[MRG] Remove preprocessing the data for RCA #194

wdevazelhes · 2019-04-23T06:54:19Z

Fixes #125

This PR removes the preprocessing of the data in the algorithms.

TODO:

when the uniformized init is merged [MRG] Uniformize initialization for all algorithms #195, ensure that the ChangedBehaviorMessage explains that in some cases 'pca' init is not used as before, and in order to use it one should set the 'init' parameter --> done in [MRG] Uniformize initialization for all algorithms #195
add a small test to test the newly changed warning for RCA when the inner covariance matrix is singular

wdevazelhes · 2019-04-23T07:07:02Z

metric_learn/rca.py

-    if self.pca_comps is not None:
-      pca = decomposition.PCA(n_components=self.pca_comps)
-      X_t = pca.fit_transform(X)
-      M_pca = pca.components_


Note that this code was giving a PCA initialization at the same time, so for now we'll remove it, but I think I'll do the PR about initialization before merging this PR into master, and then we can merge it into this PR to keep the same possibility of initialization with PCA

bellet · 2019-04-23T12:14:54Z

There is still a warning that mentions pca_comps to update. if the matrix is low-rank (due to high dimension compared to the number of points) , we can suggest the user to use a dimensionality reduction technique such as PCA as preprocessing. Unless we have a better idea

# Conflicts: # metric_learn/rca.py # test/metric_learn_test.py # test/test_base_metric.py

wdevazelhes · 2019-06-06T15:57:46Z

I think this PR is ready to merge as soon as the initialization PR is merged (#195)

### Tasks to complete:
1. Decide whether each statement agrees with the pull request thread, answering yes or no and quoting the words of the thread that settle it. (a) The pull request fixes #125. (b) The code removed from metric_learn/rca.py also supplied a PCA initialization. (c) bellet reports that no warning mentioning pca_comps remains.
2. Format the lines of the listing below as a Markdown table with the columns Row and Line, giving each line a row number and leaving out blank lines. Begin at the line of the listing that contains "Which one among", and stop after the last line of the listing.

### Material for this task:
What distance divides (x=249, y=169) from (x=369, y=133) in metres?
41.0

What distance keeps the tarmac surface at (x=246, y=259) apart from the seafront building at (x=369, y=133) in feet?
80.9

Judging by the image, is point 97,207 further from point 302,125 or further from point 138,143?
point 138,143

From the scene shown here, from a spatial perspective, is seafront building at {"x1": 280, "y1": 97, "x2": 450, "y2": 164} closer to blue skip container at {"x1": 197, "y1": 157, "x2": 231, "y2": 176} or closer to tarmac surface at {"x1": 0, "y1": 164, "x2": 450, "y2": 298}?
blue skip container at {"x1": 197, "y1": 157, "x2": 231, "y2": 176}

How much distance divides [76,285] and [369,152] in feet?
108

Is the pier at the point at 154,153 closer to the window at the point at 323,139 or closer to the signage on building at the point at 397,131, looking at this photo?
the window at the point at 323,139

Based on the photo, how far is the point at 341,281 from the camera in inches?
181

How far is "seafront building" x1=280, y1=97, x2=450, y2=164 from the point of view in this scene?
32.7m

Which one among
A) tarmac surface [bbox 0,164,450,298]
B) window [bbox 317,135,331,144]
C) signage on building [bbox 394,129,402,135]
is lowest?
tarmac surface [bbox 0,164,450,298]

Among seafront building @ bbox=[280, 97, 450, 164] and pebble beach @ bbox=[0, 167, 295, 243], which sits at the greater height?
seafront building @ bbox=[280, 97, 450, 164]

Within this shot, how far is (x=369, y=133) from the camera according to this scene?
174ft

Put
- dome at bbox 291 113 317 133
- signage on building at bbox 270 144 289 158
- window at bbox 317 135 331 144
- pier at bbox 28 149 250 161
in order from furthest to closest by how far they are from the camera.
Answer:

### Task answers:
1.
(a) Yes: "Fixes #125"
(b) Yes: "Note that this code was giving a PCA initialization at the same time"
(c) No: "There is still a warning that mentions pca_comps to update."

2.
| Row | Line |
|---|---|
| 1 | Which one among |
| 2 | A) tarmac surface [bbox 0,164,450,298] |
| 3 | B) window [bbox 317,135,331,144] |
| 4 | C) signage on building [bbox 394,129,402,135] |
| 5 | is lowest? |
| 6 | tarmac surface [bbox 0,164,450,298] |
| 7 | Among seafront building @ bbox=[280, 97, 450, 164] and pebble beach @ bbox=[0, 167, 295, 243], which sits at the greater height? |
| 8 | seafront building @ bbox=[280, 97, 450, 164] |
| 9 | Within this shot, how far is (x=369, y=133) from the camera according to this scene? |
| 10 | 174ft |
| 11 | Put |
| 12 | - dome at bbox 291 113 317 133 |
| 13 | - signage on building at bbox 270 144 289 158 |
| 14 | - window at bbox 317 135 331 144 |
| 15 | - pier at bbox 28 149 250 161 |
| 16 | in order from furthest to closest by how far they are from the camera. |
| 17 | Answer: |